**Description of the task:** Can you carry the gambler's ruin write-up forward, picking up right after its final B matrix step?

**Document passage:**
Assignment 10

Gambler’s Ruin

Q. Smith is in jail and has 1 dollar; he can get out on bail if he has 8 dollars. A guard agrees to make a series of bets with him. If Smith bets A dollars, he wins A dollars with probability 0.4 and loses A dollars with probability 0.6.

Find the probability that he wins 8 dollars before losing all of his money if

1. he bets 1 dollar each time (timid strategy).
   
2. he bets, each time, as much as possible but not more than necessary to bring his fortune up to 8 dollars (bold strategy).
   
3. Which strategy gives Smith the better chance of getting out of jail?

A. In Markov parlance, zeroing out and winning $8 for freedom are ‘absorbing states’. We’re interested in which probability is greater.

It’s time for some matrix mania: Q, R, I, N and B!!

We can do it in R. Smith comes later.

***

# make our transition matrix and canonical matrix
# import transition matrix from data hand coded into excel

transientMat <- as.matrix(fread("markov.csv"))
row.names(transientMat) <- 0:8
colnames(transientMat) <- 0:8

# check row sums
# apply(poorbill, 1, sum)

# make a canonical matrix
canonicalMat <- as.matrix(fread("canonical.csv"))
row.names(canonicalMat) <- as.character(c(1:7,0,8))
colnames(canonicalMat) <- as.character(c(1:7,0,8))

Our transient matrix:

pander(transientMat)

Our canonical matrix:

pander(canonicalMat)

Our Q matrix:

QMat <- canonicalMat[1:7,1:7]
pander(QMat)

The R matrix:

RMat <- canonicalMat[1:7,8:9]
pander(RMat)

The N matrix:

IminusQ <- as.matrix(fread("IminusQ.csv"))
colnames(IminusQ) <- as.character(1:7)

# fundamental matrix
N <- round(solve(IminusQ),2)
colnames(N) <- as.character(1:7)
pander(N)

The B matrix:

B <- N%*%RMat
pander(B)

**Given material:**
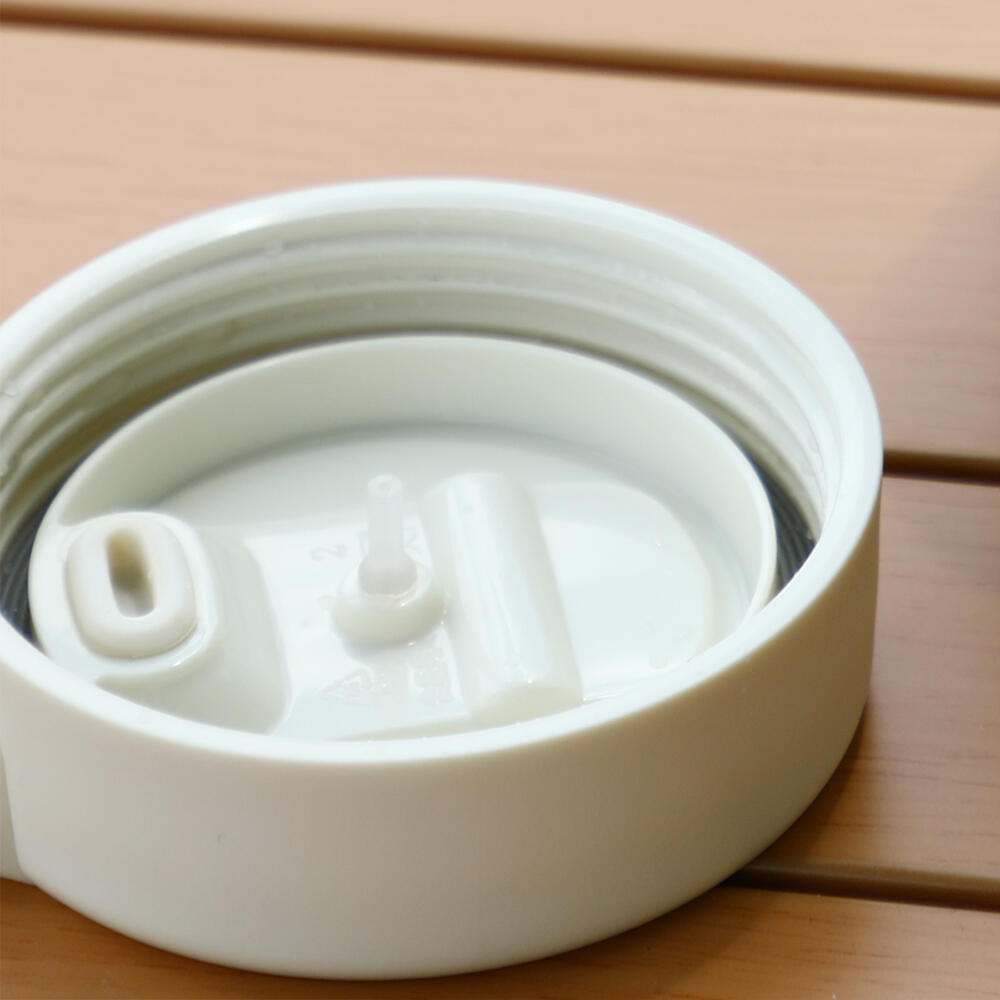 Mummi - termokopp Ferie - Mummi / Moomin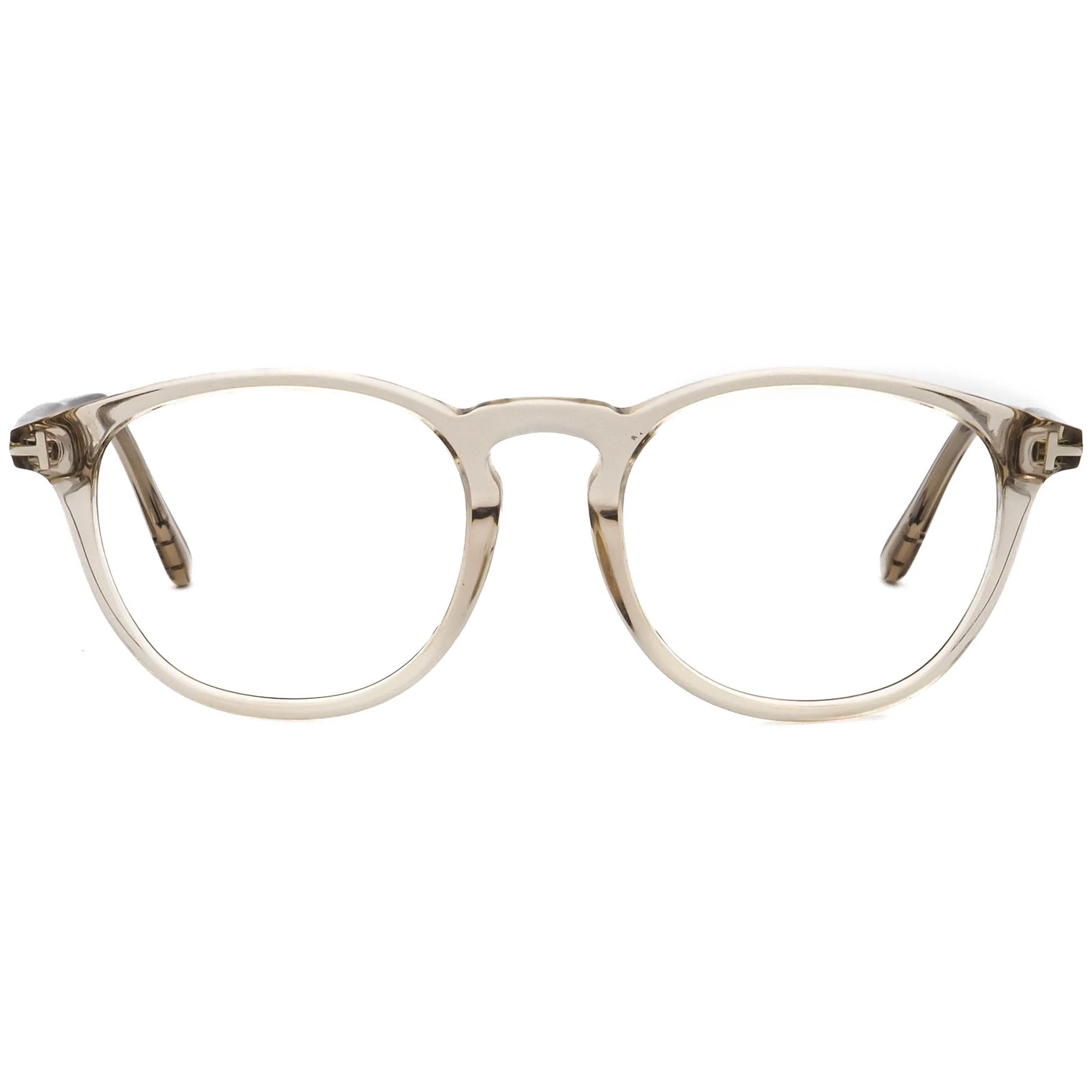 Tom Ford TF 5401 020  51□20 145 - Image 2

**Response to the exercise:**
The t matrix:

c <- matrix(rep(1, 7), byrow=T, nrow=7)
t <- N%*%c 
pander(t)

Our critical matrix here is B. It contains the probabilities that Smith will zero out or chill out at every starting point.

The probability that Smith will get out of jail from his/her first bet is hopeless – 2 percent. But it’s not zero.

So if she/he bets $1 and wins, the probabilty of freedom more than doubles.

Score.

If Smith bets all $2 in his/her purse and wins, the odds of getting out on a $4 bet improve to 1 in 6. Shawshank Redemption territory.

Smith can choose the meager route, betting at $1, but the probability of escaping is low for each independent bet. The probability of zeroing out is higher.

Best to go for broke and hope for a winning random walk.

Speaking of which …

# 20 Random Walks of a coin flip
plot.new()
par(mar=c(1,1,1,1))
par(mfrow=c(5,4))
for (i in 1:20){
    X <- sample(c('H','T'), 1000, replace=T, prob=c(0.5, 0.5))
    n <- 1:1000
    Sn <- numeric()
    for (i in 1:length(X)){
      y <- length(which(X[1:i]=='H'))-length(which(X[1:i]=='T'))
      Sn <- append(Sn, y)
    }
    plot(n, Sn, type='b', col='blue')
    abline(h=0, col='red', lwd=3)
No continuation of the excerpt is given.